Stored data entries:

____________

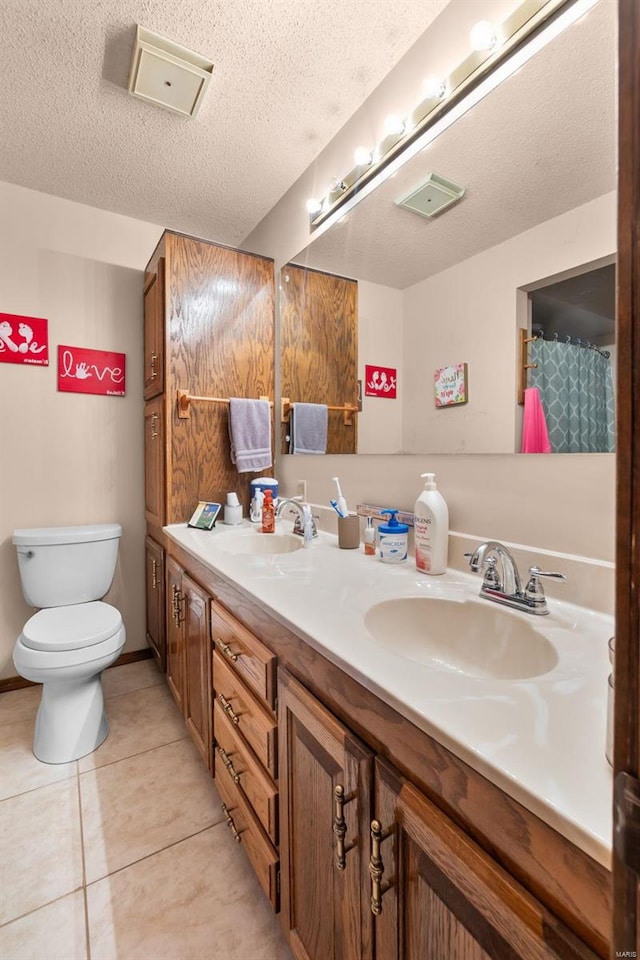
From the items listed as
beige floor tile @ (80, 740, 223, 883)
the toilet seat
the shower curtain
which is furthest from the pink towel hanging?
the toilet seat

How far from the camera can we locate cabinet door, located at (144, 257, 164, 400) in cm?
185

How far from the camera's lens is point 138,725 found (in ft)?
5.74

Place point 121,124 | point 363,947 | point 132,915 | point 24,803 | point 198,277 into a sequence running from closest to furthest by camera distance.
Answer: point 363,947
point 132,915
point 24,803
point 121,124
point 198,277

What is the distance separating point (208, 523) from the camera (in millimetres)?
1744

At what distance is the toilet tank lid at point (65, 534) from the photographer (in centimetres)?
183

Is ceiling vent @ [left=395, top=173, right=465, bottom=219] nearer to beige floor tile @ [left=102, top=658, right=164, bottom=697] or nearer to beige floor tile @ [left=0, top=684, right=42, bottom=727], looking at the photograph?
beige floor tile @ [left=102, top=658, right=164, bottom=697]

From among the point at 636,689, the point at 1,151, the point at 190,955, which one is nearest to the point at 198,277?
the point at 1,151

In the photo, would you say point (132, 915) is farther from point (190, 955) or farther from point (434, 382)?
point (434, 382)

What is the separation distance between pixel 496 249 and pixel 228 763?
150 centimetres

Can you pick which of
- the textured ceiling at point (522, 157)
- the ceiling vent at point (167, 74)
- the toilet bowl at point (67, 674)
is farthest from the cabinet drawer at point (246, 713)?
the ceiling vent at point (167, 74)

____________

→ **CHALLENGE**
Swap "shower curtain" for "bath mat" throughout all of the lines above and write them out again with nothing else altered. Leave the pictures out.

→ **CORRECT RESULT**
From the items listed as
beige floor tile @ (80, 740, 223, 883)
the toilet seat
the bath mat
which is furthest from the pink towel hanging?
the toilet seat

How far from the camera can we locate cabinet door, located at (144, 257, 164, 400) in cm?
185

How far from the camera's lens is point 138,725 found (in ft)?
5.74

Place point 121,124 | point 363,947 | point 132,915 | point 24,803 | point 198,277 into a sequence running from closest to furthest by camera distance.
Answer: point 363,947
point 132,915
point 24,803
point 121,124
point 198,277

What is the distance separating point (208, 523) from the camera (in millimetres)?
1744

At what distance is the toilet tank lid at point (65, 534) from the photographer (in centimetres)?
183

Is ceiling vent @ [left=395, top=173, right=465, bottom=219] nearer to beige floor tile @ [left=102, top=658, right=164, bottom=697] or nearer to beige floor tile @ [left=0, top=684, right=42, bottom=727], looking at the photograph?
beige floor tile @ [left=102, top=658, right=164, bottom=697]

From among the point at 636,689, the point at 1,151, the point at 190,955, which one is nearest to the point at 198,277?
the point at 1,151

In the photo, would you say point (132, 915) is farther from point (190, 955) or farther from point (434, 382)?
point (434, 382)

What is the separation distance between pixel 496 249 and pixel 228 763?
150 centimetres

Can you pick which of
- the textured ceiling at point (522, 157)
- the ceiling vent at point (167, 74)
- the toilet bowl at point (67, 674)
is farthest from the cabinet drawer at point (246, 713)?
the ceiling vent at point (167, 74)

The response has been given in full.